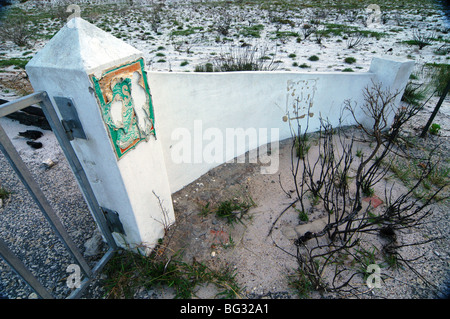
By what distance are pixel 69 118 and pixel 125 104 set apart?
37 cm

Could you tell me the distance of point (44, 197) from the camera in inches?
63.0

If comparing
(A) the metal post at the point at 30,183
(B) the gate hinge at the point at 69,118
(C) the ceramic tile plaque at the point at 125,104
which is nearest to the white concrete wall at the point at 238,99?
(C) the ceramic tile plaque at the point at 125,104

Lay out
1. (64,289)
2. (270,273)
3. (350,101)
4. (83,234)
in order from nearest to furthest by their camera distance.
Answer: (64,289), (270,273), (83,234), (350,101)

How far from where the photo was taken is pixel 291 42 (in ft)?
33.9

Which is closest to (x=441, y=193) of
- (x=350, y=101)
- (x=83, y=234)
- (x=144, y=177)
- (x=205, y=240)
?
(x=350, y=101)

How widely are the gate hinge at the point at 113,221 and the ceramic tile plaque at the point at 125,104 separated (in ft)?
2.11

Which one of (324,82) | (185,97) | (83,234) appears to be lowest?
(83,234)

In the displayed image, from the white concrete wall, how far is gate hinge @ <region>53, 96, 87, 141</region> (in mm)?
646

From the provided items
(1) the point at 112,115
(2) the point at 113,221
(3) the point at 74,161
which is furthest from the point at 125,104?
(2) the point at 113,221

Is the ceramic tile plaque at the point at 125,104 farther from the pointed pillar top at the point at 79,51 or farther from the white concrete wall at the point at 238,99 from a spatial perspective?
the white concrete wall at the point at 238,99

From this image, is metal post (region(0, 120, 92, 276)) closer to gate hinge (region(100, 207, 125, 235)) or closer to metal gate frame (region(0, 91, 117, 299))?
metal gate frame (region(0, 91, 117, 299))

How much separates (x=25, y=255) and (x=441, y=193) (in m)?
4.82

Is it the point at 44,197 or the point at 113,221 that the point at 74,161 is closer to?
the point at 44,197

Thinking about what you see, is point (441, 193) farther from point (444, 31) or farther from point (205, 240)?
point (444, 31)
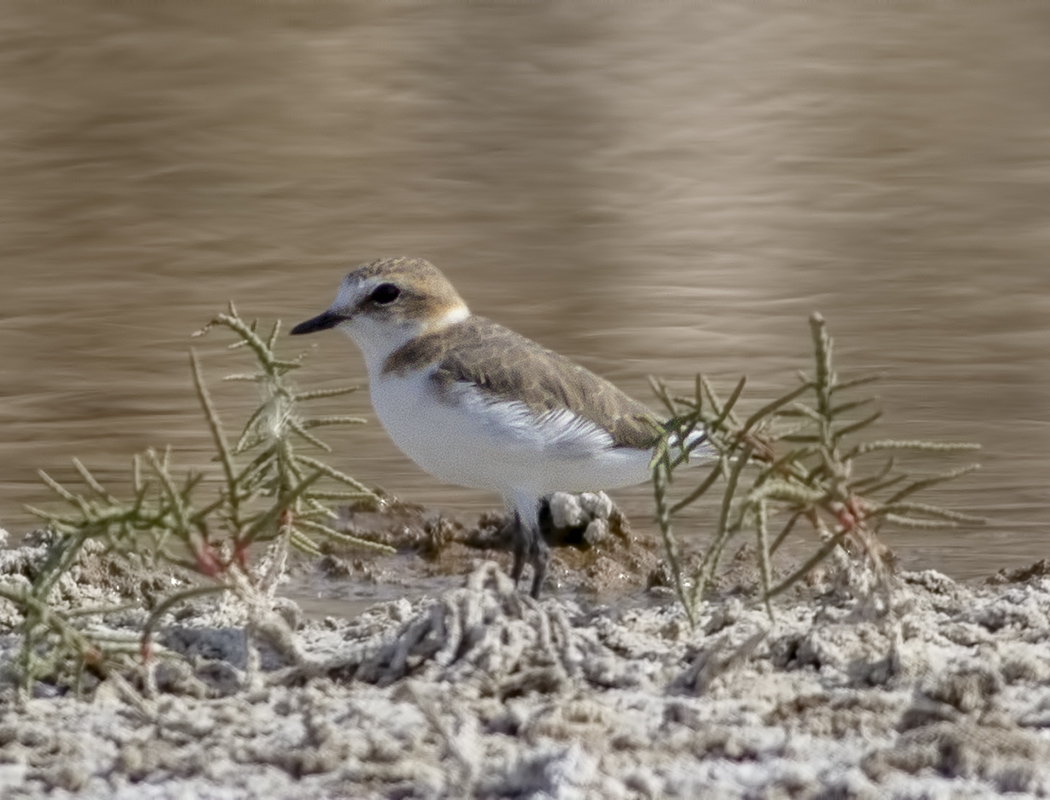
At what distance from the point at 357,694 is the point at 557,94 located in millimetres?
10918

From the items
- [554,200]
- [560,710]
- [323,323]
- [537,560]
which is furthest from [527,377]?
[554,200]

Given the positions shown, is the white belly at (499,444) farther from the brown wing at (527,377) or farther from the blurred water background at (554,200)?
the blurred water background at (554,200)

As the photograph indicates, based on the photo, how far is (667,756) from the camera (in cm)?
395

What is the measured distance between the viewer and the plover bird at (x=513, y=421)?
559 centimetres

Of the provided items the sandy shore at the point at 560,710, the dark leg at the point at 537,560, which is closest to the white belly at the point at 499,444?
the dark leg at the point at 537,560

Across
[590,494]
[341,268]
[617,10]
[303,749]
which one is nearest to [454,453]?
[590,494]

* * *

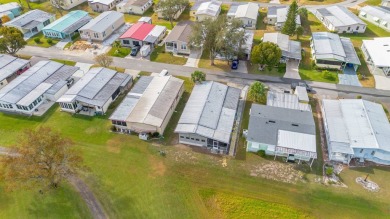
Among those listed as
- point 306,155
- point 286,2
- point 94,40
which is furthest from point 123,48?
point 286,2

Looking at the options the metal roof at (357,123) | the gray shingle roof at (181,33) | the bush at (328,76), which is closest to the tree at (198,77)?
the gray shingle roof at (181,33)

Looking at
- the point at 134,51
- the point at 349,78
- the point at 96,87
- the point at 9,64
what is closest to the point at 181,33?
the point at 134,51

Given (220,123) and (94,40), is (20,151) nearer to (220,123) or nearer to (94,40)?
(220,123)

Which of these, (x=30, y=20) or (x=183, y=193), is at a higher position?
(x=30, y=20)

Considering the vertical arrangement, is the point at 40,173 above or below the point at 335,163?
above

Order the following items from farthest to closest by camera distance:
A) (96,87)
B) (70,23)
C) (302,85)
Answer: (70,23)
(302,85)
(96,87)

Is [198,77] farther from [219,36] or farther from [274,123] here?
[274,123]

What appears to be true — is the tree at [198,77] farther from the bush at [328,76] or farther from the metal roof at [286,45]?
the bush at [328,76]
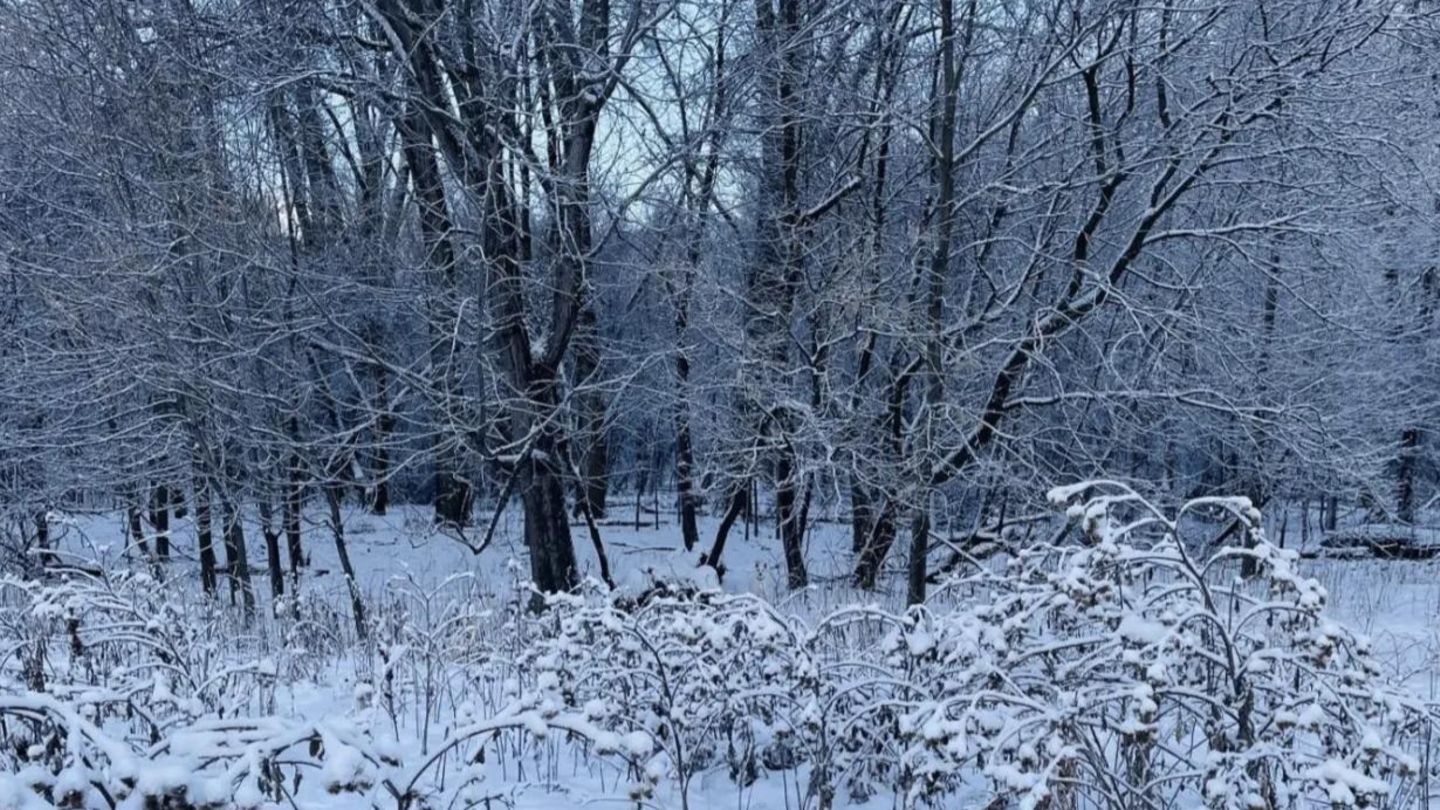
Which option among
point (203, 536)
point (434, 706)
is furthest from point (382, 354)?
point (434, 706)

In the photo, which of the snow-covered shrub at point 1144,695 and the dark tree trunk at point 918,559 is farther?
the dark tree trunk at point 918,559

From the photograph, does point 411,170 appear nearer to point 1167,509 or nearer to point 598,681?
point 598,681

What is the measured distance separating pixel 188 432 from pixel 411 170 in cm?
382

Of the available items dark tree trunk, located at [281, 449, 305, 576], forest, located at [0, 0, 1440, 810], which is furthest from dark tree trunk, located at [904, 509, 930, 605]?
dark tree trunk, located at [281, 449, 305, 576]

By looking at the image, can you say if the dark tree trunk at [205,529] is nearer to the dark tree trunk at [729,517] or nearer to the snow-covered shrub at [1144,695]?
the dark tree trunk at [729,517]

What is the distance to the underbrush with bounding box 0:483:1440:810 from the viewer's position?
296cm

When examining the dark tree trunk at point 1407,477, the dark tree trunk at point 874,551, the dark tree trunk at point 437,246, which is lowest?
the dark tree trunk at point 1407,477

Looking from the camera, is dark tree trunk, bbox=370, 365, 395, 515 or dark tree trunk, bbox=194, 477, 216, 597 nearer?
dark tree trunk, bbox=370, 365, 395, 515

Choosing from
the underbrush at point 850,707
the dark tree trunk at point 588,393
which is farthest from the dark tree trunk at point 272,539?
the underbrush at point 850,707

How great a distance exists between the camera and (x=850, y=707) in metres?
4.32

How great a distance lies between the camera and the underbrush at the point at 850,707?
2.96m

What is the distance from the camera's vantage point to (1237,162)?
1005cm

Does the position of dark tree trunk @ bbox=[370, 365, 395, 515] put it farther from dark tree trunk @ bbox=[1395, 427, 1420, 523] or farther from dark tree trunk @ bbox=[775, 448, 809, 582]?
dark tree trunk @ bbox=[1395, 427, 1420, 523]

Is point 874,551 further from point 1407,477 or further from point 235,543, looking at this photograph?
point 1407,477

...

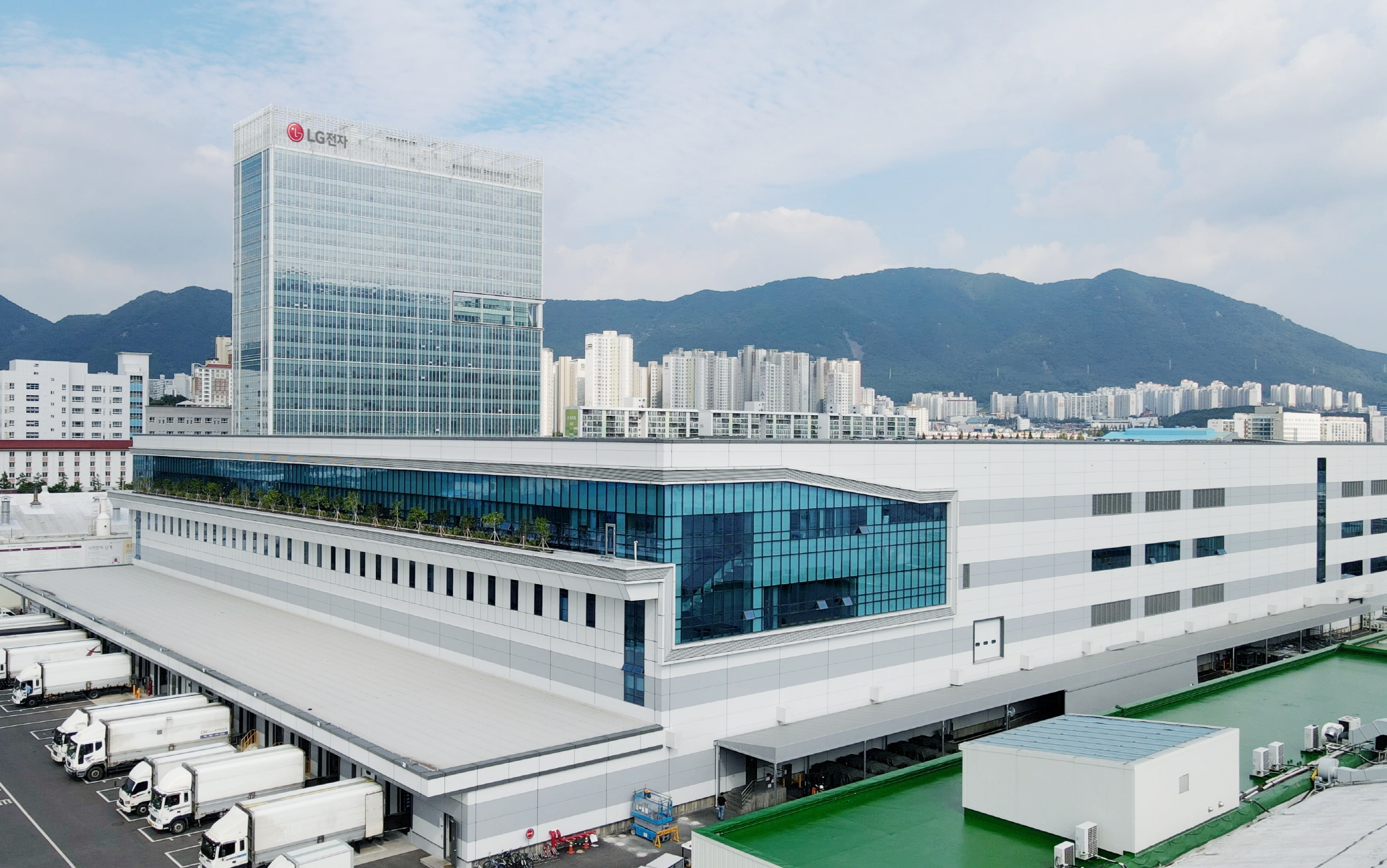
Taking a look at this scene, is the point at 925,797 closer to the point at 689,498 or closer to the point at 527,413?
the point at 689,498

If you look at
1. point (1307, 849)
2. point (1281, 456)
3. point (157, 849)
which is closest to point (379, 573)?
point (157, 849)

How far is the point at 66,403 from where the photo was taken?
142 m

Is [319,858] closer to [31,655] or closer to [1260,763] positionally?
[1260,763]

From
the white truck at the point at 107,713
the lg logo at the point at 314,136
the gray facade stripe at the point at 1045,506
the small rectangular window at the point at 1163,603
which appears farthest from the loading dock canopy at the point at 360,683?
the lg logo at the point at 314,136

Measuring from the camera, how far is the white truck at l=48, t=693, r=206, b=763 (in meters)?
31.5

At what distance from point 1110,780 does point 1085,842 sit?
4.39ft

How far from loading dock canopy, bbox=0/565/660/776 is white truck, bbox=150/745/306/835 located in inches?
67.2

* The problem:
Count the lines in the rows above that contain the word "photograph". Reply with the number alone.

* Solution to the exercise:
3